[Begin]

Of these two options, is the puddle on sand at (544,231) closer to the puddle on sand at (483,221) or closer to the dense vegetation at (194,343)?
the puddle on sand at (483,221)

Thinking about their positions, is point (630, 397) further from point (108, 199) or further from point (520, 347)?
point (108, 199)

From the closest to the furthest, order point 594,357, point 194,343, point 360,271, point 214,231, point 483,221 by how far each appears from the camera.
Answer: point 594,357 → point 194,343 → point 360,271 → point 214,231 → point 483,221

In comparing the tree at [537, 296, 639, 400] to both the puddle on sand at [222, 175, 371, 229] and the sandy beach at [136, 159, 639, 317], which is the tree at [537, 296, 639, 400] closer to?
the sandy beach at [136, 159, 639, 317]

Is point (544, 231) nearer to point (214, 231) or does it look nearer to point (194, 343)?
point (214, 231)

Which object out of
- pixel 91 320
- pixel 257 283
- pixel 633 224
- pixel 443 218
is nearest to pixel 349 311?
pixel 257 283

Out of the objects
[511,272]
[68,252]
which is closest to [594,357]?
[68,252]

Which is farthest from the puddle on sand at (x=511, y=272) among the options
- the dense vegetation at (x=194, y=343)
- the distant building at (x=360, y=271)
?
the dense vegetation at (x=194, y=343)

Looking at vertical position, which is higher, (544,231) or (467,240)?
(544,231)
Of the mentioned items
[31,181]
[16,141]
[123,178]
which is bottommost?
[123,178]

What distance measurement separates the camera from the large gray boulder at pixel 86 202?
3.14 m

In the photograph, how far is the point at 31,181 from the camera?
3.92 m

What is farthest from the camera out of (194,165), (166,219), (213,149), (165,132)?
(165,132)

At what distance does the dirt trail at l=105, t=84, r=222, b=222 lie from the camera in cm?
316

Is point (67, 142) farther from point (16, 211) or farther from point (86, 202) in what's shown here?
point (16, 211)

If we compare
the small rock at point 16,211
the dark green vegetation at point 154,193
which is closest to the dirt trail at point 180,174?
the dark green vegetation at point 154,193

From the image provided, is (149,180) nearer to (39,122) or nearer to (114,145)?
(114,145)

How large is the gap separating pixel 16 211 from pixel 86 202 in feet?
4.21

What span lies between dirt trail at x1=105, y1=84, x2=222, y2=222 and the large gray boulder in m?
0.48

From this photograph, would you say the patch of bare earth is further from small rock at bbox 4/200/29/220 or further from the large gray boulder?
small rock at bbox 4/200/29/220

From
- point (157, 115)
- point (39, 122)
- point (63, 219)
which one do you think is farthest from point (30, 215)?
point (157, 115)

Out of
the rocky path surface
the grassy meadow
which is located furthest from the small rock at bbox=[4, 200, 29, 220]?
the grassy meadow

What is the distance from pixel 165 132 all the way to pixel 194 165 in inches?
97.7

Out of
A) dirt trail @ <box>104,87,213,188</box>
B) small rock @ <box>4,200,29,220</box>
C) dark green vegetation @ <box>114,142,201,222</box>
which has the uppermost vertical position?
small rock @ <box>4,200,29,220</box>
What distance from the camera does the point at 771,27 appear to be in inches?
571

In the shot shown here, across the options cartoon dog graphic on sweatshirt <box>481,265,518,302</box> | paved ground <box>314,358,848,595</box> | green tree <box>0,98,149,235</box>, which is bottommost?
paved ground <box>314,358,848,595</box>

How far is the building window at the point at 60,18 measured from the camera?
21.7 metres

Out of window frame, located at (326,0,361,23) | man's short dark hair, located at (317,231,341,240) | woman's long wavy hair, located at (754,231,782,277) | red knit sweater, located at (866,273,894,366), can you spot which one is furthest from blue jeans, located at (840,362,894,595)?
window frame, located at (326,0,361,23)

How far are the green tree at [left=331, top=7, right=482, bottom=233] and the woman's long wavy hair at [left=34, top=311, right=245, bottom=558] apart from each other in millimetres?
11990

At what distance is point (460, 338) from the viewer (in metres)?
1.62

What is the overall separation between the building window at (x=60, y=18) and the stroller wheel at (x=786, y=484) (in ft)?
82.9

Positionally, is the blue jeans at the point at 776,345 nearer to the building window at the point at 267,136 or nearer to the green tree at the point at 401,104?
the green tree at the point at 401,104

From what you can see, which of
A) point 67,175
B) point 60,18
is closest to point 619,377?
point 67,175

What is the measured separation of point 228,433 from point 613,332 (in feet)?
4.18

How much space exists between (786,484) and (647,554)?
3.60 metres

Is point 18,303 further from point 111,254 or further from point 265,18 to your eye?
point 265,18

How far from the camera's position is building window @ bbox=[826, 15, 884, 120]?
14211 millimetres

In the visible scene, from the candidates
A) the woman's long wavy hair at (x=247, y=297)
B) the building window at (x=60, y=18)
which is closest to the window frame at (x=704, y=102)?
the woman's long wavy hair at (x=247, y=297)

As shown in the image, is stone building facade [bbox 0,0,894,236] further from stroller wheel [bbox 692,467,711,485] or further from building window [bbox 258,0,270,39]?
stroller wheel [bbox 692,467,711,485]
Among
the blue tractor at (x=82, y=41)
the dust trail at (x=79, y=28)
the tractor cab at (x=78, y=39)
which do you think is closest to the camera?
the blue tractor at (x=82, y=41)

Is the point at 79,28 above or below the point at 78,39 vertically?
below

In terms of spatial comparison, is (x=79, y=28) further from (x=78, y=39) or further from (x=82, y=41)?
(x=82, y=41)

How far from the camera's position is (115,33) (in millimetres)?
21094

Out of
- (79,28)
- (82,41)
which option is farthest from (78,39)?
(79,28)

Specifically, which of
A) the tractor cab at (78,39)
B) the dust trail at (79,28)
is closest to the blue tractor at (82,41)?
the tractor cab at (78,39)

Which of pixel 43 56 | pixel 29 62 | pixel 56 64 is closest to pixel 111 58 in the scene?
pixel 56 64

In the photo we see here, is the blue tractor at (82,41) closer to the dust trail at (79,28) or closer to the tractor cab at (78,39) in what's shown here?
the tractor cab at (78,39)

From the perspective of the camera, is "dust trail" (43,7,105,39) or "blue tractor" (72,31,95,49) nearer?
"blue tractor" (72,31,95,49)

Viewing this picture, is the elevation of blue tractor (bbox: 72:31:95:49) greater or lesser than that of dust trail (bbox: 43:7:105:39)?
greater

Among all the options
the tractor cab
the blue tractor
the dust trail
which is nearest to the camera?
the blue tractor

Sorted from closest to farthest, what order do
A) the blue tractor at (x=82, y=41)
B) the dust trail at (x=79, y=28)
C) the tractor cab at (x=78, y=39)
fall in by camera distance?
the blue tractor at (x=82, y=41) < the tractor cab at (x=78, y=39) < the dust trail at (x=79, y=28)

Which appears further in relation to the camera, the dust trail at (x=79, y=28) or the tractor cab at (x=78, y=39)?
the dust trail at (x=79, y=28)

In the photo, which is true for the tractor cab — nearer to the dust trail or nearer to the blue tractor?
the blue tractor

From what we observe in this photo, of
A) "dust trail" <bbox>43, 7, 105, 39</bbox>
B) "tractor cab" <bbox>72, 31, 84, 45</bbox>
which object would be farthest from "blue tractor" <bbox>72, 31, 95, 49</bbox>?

[End]

### [What the exercise asks]
Convert all the items above into a numbered list, leaving out the blank lines.

### [Final result]
1. Of these two options, is the puddle on sand at (544,231) closer to the puddle on sand at (483,221) or closer to the dense vegetation at (194,343)?
2. the puddle on sand at (483,221)
3. Thinking about their positions, is point (630, 397) further from point (108, 199) or further from point (520, 347)?
4. point (108, 199)
5. From the closest to the furthest, order point 594,357, point 194,343, point 360,271, point 214,231, point 483,221 by how far each appears from the camera.
6. Answer: point 594,357 → point 194,343 → point 360,271 → point 214,231 → point 483,221
7. In comparing the tree at [537, 296, 639, 400] to both the puddle on sand at [222, 175, 371, 229] and the sandy beach at [136, 159, 639, 317], which is the tree at [537, 296, 639, 400] closer to?
8. the sandy beach at [136, 159, 639, 317]
9. Is point (544, 231) nearer to point (214, 231) or does it look nearer to point (194, 343)?
10. point (214, 231)
11. Which object out of
12. - pixel 91 320
13. - pixel 257 283
14. - pixel 633 224
15. - pixel 443 218
16. is nearest to pixel 349 311?
17. pixel 257 283
18. Out of the objects
19. [511,272]
20. [68,252]
21. which is closest to [594,357]?
22. [68,252]
23. Which is farthest from the puddle on sand at (x=511, y=272) among the options
24. - the dense vegetation at (x=194, y=343)
25. - the distant building at (x=360, y=271)
26. ?
27. the dense vegetation at (x=194, y=343)
28. Looking at vertical position, which is higher, (544,231) or (467,240)?
29. (544,231)
30. Of the mentioned items
31. [31,181]
32. [16,141]
33. [123,178]
34. which is bottommost?
35. [123,178]
36. What distance measurement separates the camera from the large gray boulder at pixel 86 202?
37. 3.14 m
38. In the photograph, how far is the point at 31,181 from the camera?
39. 3.92 m
40. What is farthest from the camera out of (194,165), (166,219), (213,149), (165,132)?
41. (165,132)
42. At what distance does the dirt trail at l=105, t=84, r=222, b=222 lie from the camera in cm?
43. 316
44. Is point (67, 142) farther from point (16, 211) or farther from point (86, 202) in what's shown here?
45. point (16, 211)
46. If we compare
47. the small rock at point 16,211
48. the dark green vegetation at point 154,193
49. which is closest to the dirt trail at point 180,174?
50. the dark green vegetation at point 154,193
51. From the image provided, is (149,180) nearer to (39,122) or nearer to (114,145)?
52. (114,145)
53. How large is the gap separating pixel 16 211 from pixel 86 202 in feet?
54. 4.21
55. What span lies between dirt trail at x1=105, y1=84, x2=222, y2=222 and the large gray boulder in m?
56. 0.48
57. From this photograph, would you say the patch of bare earth is further from small rock at bbox 4/200/29/220 or further from the large gray boulder?
58. small rock at bbox 4/200/29/220
59. From
60. - point (157, 115)
61. - point (39, 122)
62. - point (63, 219)
63. which one do you think is farthest from point (30, 215)?
64. point (157, 115)
65. Out of
66. the rocky path surface
67. the grassy meadow
68. which is located furthest from the small rock at bbox=[4, 200, 29, 220]?
69. the grassy meadow
70. What is the distance from pixel 165 132 all the way to pixel 194 165 in inches?
71. 97.7
72. Out of
73. A) dirt trail @ <box>104,87,213,188</box>
74. B) small rock @ <box>4,200,29,220</box>
75. C) dark green vegetation @ <box>114,142,201,222</box>
76. which has the uppermost vertical position?
77. small rock @ <box>4,200,29,220</box>
78. What distance from the camera does the point at 771,27 appear to be in inches?
79. 571
80. In the shot shown here, across the options cartoon dog graphic on sweatshirt <box>481,265,518,302</box> | paved ground <box>314,358,848,595</box> | green tree <box>0,98,149,235</box>, which is bottommost?
81. paved ground <box>314,358,848,595</box>
82. How far is the building window at the point at 60,18 measured from the camera?
83. 21.7 metres
84. Out of window frame, located at (326,0,361,23) | man's short dark hair, located at (317,231,341,240) | woman's long wavy hair, located at (754,231,782,277) | red knit sweater, located at (866,273,894,366), can you spot which one is furthest from blue jeans, located at (840,362,894,595)?
85. window frame, located at (326,0,361,23)
86. How far are the green tree at [left=331, top=7, right=482, bottom=233] and the woman's long wavy hair at [left=34, top=311, right=245, bottom=558] apart from each other in millimetres?
87. 11990
88. At what distance is point (460, 338) from the viewer (in metres)?
89. 1.62
90. What is the overall separation between the building window at (x=60, y=18) and the stroller wheel at (x=786, y=484) (in ft)?
91. 82.9
92. Positionally, is the blue jeans at the point at 776,345 nearer to the building window at the point at 267,136 or nearer to the green tree at the point at 401,104?
93. the green tree at the point at 401,104
94. From what you can see, which of
95. A) point 67,175
96. B) point 60,18
97. is closest to point 619,377?
98. point 67,175
99. What is the measured separation of point 228,433 from point 613,332 (in feet)?
100. 4.18
101. How much space exists between (786,484) and (647,554)?
102. 3.60 metres
103. Is point 18,303 further from point 111,254 or further from point 265,18 to your eye?
104. point 265,18
105. How far from the camera's position is building window @ bbox=[826, 15, 884, 120]?
106. 14211 millimetres
107. In the visible scene, from the candidates
108. A) the woman's long wavy hair at (x=247, y=297)
109. B) the building window at (x=60, y=18)
110. which is closest to the window frame at (x=704, y=102)?
111. the woman's long wavy hair at (x=247, y=297)
112. As shown in the image, is stone building facade [bbox 0,0,894,236] further from stroller wheel [bbox 692,467,711,485] or further from building window [bbox 258,0,270,39]?
113. stroller wheel [bbox 692,467,711,485]
114. Among
115. the blue tractor at (x=82, y=41)
116. the dust trail at (x=79, y=28)
117. the tractor cab at (x=78, y=39)
118. which do you think is closest to the camera?
119. the blue tractor at (x=82, y=41)
120. Is the point at 79,28 above or below the point at 78,39 vertically?
121. below
122. In terms of spatial comparison, is (x=79, y=28) further from (x=78, y=39) or further from (x=82, y=41)?
123. (x=82, y=41)
124. How far from the camera's position is (115,33) (in millimetres)?
125. 21094
126. Out of
127. - (79,28)
128. - (82,41)
129. which option is farthest from (78,39)?
130. (79,28)
131. Specifically, which of
132. A) the tractor cab at (78,39)
133. B) the dust trail at (79,28)
134. is closest to the blue tractor at (82,41)?
135. the tractor cab at (78,39)
136. Which of pixel 43 56 | pixel 29 62 | pixel 56 64 is closest to pixel 111 58 in the scene?
137. pixel 56 64
138. In the photo we see here, is the blue tractor at (82,41) closer to the dust trail at (79,28) or closer to the tractor cab at (78,39) in what's shown here?
139. the tractor cab at (78,39)
140. From the perspective of the camera, is "dust trail" (43,7,105,39) or "blue tractor" (72,31,95,49) nearer?
141. "blue tractor" (72,31,95,49)
142. Viewing this picture, is the elevation of blue tractor (bbox: 72:31:95:49) greater or lesser than that of dust trail (bbox: 43:7:105:39)?
143. greater
144. Among all the options
145. the tractor cab
146. the blue tractor
147. the dust trail
148. which is nearest to the camera?
149. the blue tractor
150. Sorted from closest to farthest, what order do
151. A) the blue tractor at (x=82, y=41)
152. B) the dust trail at (x=79, y=28)
153. C) the tractor cab at (x=78, y=39)
154. fall in by camera distance?
155. the blue tractor at (x=82, y=41) < the tractor cab at (x=78, y=39) < the dust trail at (x=79, y=28)
156. Which appears further in relation to the camera, the dust trail at (x=79, y=28) or the tractor cab at (x=78, y=39)?
157. the dust trail at (x=79, y=28)
158. In the photo, which is true for the tractor cab — nearer to the dust trail or nearer to the blue tractor?
159. the blue tractor
160. From what we observe in this photo, of
161. A) "dust trail" <bbox>43, 7, 105, 39</bbox>
162. B) "tractor cab" <bbox>72, 31, 84, 45</bbox>
163. which object would be farthest from "blue tractor" <bbox>72, 31, 95, 49</bbox>?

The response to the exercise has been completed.